Israeli president clears the way for snap election
Israeli President Shimon Peres said on Monday that efforts to form a new government had failed, paving the way for snap elections that could turn on the future of the Middle East peace process.
Peres formally cleared the way for an election by announcing that efforts to set up a government to replace the coalition headed by outgoing Prime Minister Ehud Olmert, who is stepping down to battle corruption allegations, had failed.
“After having consulted with representatives of all parliamentary factions I would like to inform you that I see no possibility of forming a government,” Peres said in a letter he delivered to Parliament speaker Dalia Itzik.
Lawmakers now have three weeks to agree on a date for the election, after which Parliament will be automatically dissolved and a vote held three months later in February 2009.
The governing Kadima party, the left-of-centre Labour and the right-wing Likud were already mapping out the outlines of their political agendas for a campaign that will likely focus on the future of the Middle East peace process.
“We have been in a period of uncertainty for several months and therefore the elections should take place as soon as possible,” Foreign Minister and Kadima chairperson Tzipi Livni told Parliament ahead of Peres’s announcement.
Livni said she instructed her party to discuss a date for the vote with other factions after abandoning efforts to form a coalition because she would not cave in to the religious Shas party’s conditions.
“I was ready to pay a certain price ... but I wasn’t ready to mortgage the future of Israel,” Livni said after Shas set budgetary conditions and insisted the fate of Jerusalem could not be included in peace talks.
Livni was elected Kadima leader last month to replace the scandal-plagued Olmert, who will remain interim premier until a new government is in place.
Livni made it clear she would maintain Olmert’s policies favouring the creation of a Palestinian state alongside Israel, but with the Jewish state to retain its major settlements in the West Bank.
Both Israel and the Palestinian had pledged to try to reach a deal before United States President George Bush leaves office in January, but the talks have made little visible progress.
Palestinian Prime Minister Salam Fayyad warned that peacemaking was “teetering” because of continued settlement construction and the construction of Israel’s controversial separation barrier.

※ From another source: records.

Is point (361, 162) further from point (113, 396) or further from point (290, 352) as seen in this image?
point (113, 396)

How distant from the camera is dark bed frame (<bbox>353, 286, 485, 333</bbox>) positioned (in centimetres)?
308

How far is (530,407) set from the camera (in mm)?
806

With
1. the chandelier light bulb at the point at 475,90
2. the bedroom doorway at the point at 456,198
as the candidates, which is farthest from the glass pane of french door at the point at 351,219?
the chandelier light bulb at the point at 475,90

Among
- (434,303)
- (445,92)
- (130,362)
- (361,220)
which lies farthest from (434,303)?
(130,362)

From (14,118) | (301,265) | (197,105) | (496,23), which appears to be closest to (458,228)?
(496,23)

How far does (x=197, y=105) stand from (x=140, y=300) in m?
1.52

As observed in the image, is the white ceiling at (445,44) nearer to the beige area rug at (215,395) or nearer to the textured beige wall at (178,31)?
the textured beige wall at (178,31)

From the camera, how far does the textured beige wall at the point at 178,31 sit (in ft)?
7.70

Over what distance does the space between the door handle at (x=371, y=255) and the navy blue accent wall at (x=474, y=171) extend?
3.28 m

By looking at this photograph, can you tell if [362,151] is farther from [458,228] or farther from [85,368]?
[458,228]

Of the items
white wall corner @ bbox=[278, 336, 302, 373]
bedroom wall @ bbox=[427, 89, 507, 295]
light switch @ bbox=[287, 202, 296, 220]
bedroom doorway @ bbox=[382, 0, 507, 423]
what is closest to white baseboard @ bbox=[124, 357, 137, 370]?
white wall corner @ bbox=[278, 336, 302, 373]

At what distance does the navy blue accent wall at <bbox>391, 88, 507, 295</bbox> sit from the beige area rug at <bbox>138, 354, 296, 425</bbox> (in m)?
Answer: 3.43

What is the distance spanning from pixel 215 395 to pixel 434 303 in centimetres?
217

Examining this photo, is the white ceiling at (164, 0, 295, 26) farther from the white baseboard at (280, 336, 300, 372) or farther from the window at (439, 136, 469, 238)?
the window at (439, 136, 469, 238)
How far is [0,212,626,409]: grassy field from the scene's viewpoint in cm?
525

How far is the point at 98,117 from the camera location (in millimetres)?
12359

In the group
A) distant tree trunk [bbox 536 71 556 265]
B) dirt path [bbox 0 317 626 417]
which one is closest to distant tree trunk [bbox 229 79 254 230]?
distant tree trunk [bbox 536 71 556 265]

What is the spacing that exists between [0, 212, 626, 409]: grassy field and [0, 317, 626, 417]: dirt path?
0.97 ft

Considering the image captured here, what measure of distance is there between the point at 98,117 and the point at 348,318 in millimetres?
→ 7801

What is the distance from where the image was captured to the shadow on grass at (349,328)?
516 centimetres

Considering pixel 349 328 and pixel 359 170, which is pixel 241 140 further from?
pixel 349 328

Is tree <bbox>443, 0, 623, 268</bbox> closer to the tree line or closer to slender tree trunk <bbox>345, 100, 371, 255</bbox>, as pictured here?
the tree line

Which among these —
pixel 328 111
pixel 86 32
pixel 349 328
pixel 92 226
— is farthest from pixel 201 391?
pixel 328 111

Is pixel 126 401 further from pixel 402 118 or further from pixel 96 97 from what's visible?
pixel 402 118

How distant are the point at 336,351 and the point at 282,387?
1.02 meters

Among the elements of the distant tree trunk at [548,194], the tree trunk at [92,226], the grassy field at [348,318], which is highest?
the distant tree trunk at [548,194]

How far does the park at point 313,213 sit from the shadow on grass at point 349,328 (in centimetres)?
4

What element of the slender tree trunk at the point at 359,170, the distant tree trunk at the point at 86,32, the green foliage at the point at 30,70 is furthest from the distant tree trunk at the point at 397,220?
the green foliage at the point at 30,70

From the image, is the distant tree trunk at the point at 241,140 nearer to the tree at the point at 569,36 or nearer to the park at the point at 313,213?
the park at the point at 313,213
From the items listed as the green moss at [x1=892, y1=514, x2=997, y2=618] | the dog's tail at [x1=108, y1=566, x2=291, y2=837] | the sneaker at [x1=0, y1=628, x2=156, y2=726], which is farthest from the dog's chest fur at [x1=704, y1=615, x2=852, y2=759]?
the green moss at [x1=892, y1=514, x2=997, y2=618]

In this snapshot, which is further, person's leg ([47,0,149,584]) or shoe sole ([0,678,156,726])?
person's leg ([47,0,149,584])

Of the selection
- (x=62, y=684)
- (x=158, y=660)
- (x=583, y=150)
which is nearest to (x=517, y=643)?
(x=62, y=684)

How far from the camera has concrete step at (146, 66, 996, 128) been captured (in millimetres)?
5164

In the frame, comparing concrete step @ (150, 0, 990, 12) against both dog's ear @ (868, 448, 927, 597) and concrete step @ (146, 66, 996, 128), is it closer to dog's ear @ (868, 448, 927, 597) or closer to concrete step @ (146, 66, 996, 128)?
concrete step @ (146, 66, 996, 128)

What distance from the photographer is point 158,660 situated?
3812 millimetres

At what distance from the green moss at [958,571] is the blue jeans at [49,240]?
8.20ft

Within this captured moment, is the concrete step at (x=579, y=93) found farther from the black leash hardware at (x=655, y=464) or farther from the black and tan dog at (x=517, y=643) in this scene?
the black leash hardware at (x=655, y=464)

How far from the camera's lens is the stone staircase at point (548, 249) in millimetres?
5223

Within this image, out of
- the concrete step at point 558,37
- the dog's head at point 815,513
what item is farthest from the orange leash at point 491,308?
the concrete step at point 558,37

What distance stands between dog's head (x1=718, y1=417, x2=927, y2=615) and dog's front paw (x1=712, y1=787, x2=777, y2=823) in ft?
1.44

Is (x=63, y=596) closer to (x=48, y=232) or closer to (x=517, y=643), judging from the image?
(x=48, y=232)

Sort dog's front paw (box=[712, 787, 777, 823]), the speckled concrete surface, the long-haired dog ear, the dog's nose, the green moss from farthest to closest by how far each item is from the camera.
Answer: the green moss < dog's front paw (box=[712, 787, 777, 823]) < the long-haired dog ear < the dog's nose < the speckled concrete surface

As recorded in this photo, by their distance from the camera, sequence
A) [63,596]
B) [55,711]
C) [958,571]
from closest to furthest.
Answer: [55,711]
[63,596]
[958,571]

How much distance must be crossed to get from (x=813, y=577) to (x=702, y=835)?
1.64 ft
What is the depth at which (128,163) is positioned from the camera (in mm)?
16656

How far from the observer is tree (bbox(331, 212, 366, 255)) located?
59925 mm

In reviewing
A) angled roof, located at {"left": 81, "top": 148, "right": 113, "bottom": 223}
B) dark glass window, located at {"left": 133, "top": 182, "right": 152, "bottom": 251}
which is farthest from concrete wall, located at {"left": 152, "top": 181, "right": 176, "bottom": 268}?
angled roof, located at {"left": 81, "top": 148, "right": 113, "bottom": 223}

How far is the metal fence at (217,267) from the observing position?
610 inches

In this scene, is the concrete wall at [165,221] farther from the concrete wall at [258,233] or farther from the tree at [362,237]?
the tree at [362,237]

“Time has become more pressing, as far as such a solution is concerned, with every brick added to the settlements, every new road built for the settlers and every stone lengthening the wall,” he said.
With Israel going to early elections, peace efforts are now likely to hang in limbo for several months as both sides remain deeply divided on core issues, including the fate of the settlements and the future status of Jerusalem.
Israel considers the whole city its eternal and undivided capital, but the Palestinians have demanded east Jerusalem as the capital of their future state.
Israel captured the mostly Arab sector of the city in the 1967 war and annexed it in a move not recognised by the international community.
Likud, which is headed by hard-line former prime minister Benjamin Netanyahu, claims that Kadima and Livni are willing to divide Jerusalem and to withdraw from the West Bank, which Israel calls Judea and Samaria.
“It turns out the Kadima leaders are ready to give up the whole of Judea and Samaria and carry out the programme of the extreme left,” Likud parliamentary leader Gideon Saar said.
He insisted Likud would devote itself to maintaining Israel’s security interests in the West Bank as well as its “national heritage”—a reference to Jewish settlements rooted in religious and nationalist claims to the land.
A poll published in the Yediot Aharonot newspaper indicated Kadima would win 29 of the 120 parliamentary seats while Likud would get 26 and Labour would win just 11 seats if elections were held now.
A majority of 61 MPs is required to form a government.
Kadima currently has 29 deputies, Labour has 19, while Likud and Shas each have 12.—AFP.